EXERCISE REQUIREMENTS >>
Exact repetition of the data below is required.

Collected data
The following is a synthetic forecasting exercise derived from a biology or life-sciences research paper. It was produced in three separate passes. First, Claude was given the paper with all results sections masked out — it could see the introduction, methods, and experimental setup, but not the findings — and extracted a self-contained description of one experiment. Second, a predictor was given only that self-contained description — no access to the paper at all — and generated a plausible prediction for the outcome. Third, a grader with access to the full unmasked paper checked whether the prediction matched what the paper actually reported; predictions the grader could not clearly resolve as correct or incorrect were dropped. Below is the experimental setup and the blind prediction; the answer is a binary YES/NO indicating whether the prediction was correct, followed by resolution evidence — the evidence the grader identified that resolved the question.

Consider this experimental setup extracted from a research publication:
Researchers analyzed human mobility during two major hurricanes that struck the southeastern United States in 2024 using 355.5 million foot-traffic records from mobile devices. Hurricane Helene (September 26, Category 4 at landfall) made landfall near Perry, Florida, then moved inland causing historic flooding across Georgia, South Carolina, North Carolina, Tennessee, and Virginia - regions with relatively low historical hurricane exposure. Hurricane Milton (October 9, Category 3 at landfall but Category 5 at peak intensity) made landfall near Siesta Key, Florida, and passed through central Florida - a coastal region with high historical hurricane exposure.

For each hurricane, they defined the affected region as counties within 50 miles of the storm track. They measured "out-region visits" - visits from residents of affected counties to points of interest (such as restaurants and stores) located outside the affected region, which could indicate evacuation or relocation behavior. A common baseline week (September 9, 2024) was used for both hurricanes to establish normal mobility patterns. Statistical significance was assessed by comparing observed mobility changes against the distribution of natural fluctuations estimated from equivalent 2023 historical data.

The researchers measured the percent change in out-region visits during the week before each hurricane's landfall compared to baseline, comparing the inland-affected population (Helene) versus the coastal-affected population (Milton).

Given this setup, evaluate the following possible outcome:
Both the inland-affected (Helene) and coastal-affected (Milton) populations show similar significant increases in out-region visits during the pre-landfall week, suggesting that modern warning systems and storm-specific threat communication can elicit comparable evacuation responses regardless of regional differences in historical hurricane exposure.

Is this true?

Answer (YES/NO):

SOLVED EXERCISE >>
The following is a synthetic forecasting exercise derived from a biology or life-sciences research paper. It was produced in three separate passes. First, Claude was given the paper with all results sections masked out — it could see the introduction, methods, and experimental setup, but not the findings — and extracted a self-contained description of one experiment. Second, a predictor was given only that self-contained description — no access to the paper at all — and generated a plausible prediction for the outcome. Third, a grader with access to the full unmasked paper checked whether the prediction matched what the paper actually reported; predictions the grader could not clearly resolve as correct or incorrect were dropped. Below is the experimental setup and the blind prediction; the answer is a binary YES/NO indicating whether the prediction was correct, followed by resolution evidence — the evidence the grader identified that resolved the question.

Consider this experimental setup extracted from a research publication:
Researchers analyzed human mobility during two major hurricanes that struck the southeastern United States in 2024 using 355.5 million foot-traffic records from mobile devices. Hurricane Helene (September 26, Category 4 at landfall) made landfall near Perry, Florida, then moved inland causing historic flooding across Georgia, South Carolina, North Carolina, Tennessee, and Virginia - regions with relatively low historical hurricane exposure. Hurricane Milton (October 9, Category 3 at landfall but Category 5 at peak intensity) made landfall near Siesta Key, Florida, and passed through central Florida - a coastal region with high historical hurricane exposure.

For each hurricane, they defined the affected region as counties within 50 miles of the storm track. They measured "out-region visits" - visits from residents of affected counties to points of interest (such as restaurants and stores) located outside the affected region, which could indicate evacuation or relocation behavior. A common baseline week (September 9, 2024) was used for both hurricanes to establish normal mobility patterns. Statistical significance was assessed by comparing observed mobility changes against the distribution of natural fluctuations estimated from equivalent 2023 historical data.

The researchers measured the percent change in out-region visits during the week before each hurricane's landfall compared to baseline, comparing the inland-affected population (Helene) versus the coastal-affected population (Milton).

Given this setup, evaluate the following possible outcome:
Both the inland-affected (Helene) and coastal-affected (Milton) populations show similar significant increases in out-region visits during the pre-landfall week, suggesting that modern warning systems and storm-specific threat communication can elicit comparable evacuation responses regardless of regional differences in historical hurricane exposure.

Is this true?

Answer (YES/NO):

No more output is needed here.